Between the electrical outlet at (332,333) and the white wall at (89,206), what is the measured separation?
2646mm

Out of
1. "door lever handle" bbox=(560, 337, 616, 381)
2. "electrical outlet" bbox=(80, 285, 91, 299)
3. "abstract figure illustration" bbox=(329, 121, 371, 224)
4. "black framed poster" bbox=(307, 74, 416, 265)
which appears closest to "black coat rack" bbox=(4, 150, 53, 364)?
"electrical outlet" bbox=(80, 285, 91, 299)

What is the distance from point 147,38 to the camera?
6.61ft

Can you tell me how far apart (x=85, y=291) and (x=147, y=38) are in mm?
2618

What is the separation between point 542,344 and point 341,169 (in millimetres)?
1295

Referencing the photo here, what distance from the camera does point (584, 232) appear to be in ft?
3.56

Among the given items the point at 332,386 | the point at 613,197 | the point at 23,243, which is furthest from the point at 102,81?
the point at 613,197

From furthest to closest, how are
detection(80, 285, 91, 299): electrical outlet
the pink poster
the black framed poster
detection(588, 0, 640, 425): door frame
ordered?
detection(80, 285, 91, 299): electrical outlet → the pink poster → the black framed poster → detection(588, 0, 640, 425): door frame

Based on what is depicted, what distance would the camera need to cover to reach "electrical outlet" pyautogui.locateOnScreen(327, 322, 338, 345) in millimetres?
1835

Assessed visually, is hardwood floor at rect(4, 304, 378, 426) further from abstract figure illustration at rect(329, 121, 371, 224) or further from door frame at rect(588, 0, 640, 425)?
...
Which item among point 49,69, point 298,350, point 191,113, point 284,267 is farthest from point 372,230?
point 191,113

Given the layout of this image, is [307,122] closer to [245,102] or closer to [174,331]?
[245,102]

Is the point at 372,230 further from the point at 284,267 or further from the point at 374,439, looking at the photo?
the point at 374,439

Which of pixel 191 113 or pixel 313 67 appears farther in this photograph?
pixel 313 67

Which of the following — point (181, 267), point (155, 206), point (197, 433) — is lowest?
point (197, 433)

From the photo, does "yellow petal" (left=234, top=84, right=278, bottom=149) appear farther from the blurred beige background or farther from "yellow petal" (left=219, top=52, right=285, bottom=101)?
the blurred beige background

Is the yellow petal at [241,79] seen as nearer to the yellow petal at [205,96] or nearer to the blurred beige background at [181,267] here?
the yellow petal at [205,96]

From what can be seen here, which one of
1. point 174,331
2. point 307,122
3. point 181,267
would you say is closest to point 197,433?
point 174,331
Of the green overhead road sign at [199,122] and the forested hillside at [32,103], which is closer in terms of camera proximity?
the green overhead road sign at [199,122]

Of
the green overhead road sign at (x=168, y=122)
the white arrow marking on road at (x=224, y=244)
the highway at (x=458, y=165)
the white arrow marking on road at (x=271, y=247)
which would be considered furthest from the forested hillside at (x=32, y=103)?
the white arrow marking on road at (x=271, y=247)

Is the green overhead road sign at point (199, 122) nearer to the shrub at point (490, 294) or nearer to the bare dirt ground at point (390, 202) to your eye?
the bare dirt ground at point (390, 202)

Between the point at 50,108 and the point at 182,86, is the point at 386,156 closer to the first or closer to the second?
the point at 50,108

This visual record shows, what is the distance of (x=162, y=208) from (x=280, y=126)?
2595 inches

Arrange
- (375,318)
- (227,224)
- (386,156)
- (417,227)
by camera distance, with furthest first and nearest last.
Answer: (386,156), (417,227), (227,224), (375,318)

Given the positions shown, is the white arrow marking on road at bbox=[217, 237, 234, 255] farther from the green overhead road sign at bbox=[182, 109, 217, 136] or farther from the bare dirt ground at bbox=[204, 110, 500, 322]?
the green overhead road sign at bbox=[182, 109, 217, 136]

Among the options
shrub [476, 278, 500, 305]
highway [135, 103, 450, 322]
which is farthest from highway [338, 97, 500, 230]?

» Your goal
Lay out the listing lines as a JSON list of strings, one string per line and blank lines omitted, starting at the line containing "Can you tell" and ending at the line containing "detection(80, 285, 91, 299): electrical outlet →".

» Result
[
  "Can you tell me how far apart (x=85, y=291) and (x=147, y=38) are in mm?",
  "2618",
  "What is the separation between point 542,344 and point 341,169 (in millimetres)?",
  "1295",
  "Referencing the photo here, what distance from the camera does point (584, 232) appear to be in ft?",
  "3.56",
  "Among the given items the point at 332,386 | the point at 613,197 | the point at 23,243, which is furthest from the point at 102,81?",
  "the point at 613,197",
  "From furthest to closest, how are",
  "detection(80, 285, 91, 299): electrical outlet",
  "the pink poster",
  "the black framed poster",
  "detection(588, 0, 640, 425): door frame",
  "ordered?",
  "detection(80, 285, 91, 299): electrical outlet → the pink poster → the black framed poster → detection(588, 0, 640, 425): door frame"
]